Они не спрашивали ни о чем. Сразу же понадевали маски и принялись очищать туннели от грибницы. Были настолько испуганы образом жестокой смерти, что позабыли обо всем прочем. Даже об исчезновении Белого и половины его гвардии. Учитель был уверен, что нынче никто и не вспомнит о судьбе предводителя. А завтра он и его сын уже будут далеко отсюда.
Он не хотел покидать анклав в тот же вечер. Немой устал от беготни по туннелям, которой они занимались день напролет, да и ему пригодился бы отдых перед очередным, еще более трудным этапом их похода. Кроме того, сейчас, будучи уверенным, что Белый не вернется, он уже мог не спешить.

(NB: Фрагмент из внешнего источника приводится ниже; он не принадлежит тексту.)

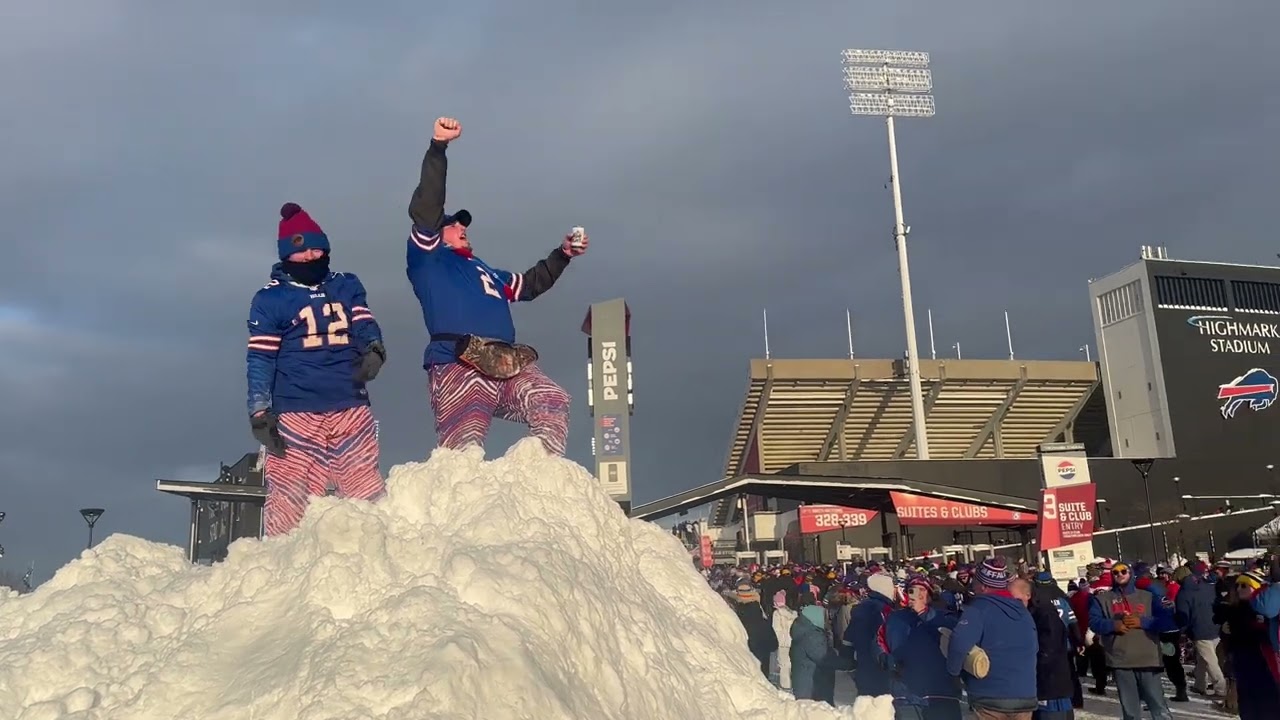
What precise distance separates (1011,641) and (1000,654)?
9 cm

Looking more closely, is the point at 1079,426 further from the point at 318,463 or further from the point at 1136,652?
the point at 318,463

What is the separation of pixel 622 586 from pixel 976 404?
163ft

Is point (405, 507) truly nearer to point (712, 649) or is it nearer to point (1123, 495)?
point (712, 649)

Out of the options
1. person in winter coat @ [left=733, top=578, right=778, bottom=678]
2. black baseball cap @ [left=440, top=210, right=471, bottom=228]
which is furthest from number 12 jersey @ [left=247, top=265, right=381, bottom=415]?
person in winter coat @ [left=733, top=578, right=778, bottom=678]

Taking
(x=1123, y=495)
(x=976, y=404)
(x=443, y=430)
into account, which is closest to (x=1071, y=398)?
(x=976, y=404)

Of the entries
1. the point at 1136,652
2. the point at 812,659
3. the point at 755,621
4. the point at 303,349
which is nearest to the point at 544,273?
the point at 303,349

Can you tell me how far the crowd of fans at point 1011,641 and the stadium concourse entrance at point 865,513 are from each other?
8.47 meters

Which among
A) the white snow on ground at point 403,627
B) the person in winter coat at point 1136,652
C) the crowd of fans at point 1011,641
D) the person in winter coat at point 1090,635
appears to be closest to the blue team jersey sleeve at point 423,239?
the white snow on ground at point 403,627

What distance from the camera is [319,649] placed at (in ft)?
6.84

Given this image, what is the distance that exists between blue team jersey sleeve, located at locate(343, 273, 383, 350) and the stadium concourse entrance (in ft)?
40.0

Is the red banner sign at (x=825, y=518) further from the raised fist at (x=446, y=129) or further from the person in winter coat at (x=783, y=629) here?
the raised fist at (x=446, y=129)

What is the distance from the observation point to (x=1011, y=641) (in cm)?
492

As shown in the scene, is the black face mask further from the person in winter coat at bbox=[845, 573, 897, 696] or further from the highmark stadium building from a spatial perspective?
the highmark stadium building

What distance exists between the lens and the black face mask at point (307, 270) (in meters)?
4.29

Подавая пример уцелевшим, он, вместе с сыном и остальными ремесленниками, принялся сдирать всю грибницу, которая нашлась в промышленном районе. Закончив дело, они оба попрощались с ремесленниками, помылись, съели сытный ужин и, проверив в десятый раз вещи, легли спать. Немой, как с ним бывало, нырнул в сон моментально и ритмично засопел, едва закрыв глаза. У отца его было куда больше проблем со сном. Он долго лежал на спине с руками под головой, таращась в едва видную крышу. Несмотря на поздний час, издали все еще доносились обрывки громких бесед и звуки чистки стен. Он раздумывал над убитыми сегодня людьми. За несколько часов он лишил жизни восьмерых. Да при том не каких-то чужаков, чьи лица можно позабыть, едва лишь сойдет адреналин. Каждый из парней, погибших в Слепой Ветке, когда-то был его учеником. Каждый из них просиживал часами всего-то в нескольких шагах от того места, где он теперь пытался заснуть, тщетно стараясь выбросить этих людей из головы. Верно, он убил их, защищаясь, но это нисколько не уменьшало чувство вины. Пощади он альбиноса, мог бы сделать его заложником и приказать остальным бросить оружие и уматывать куда подальше… может, это спасло бы дуракам жизнь, но ведь наверняка не решило бы проблему. Они даже тогда продолжили бы на него охотиться. Поскольку тогда они лишились бы всех привилегий, которые получили, став приспешниками Белого. А этого ни Дрого, ни Декстер никогда бы ему не простили. Кроме того, Помнящий не смог бы вернуться в анклав. Им с Немым пришлось бы убегать в Запретную Зону, прямо в наполненные токсином туннели.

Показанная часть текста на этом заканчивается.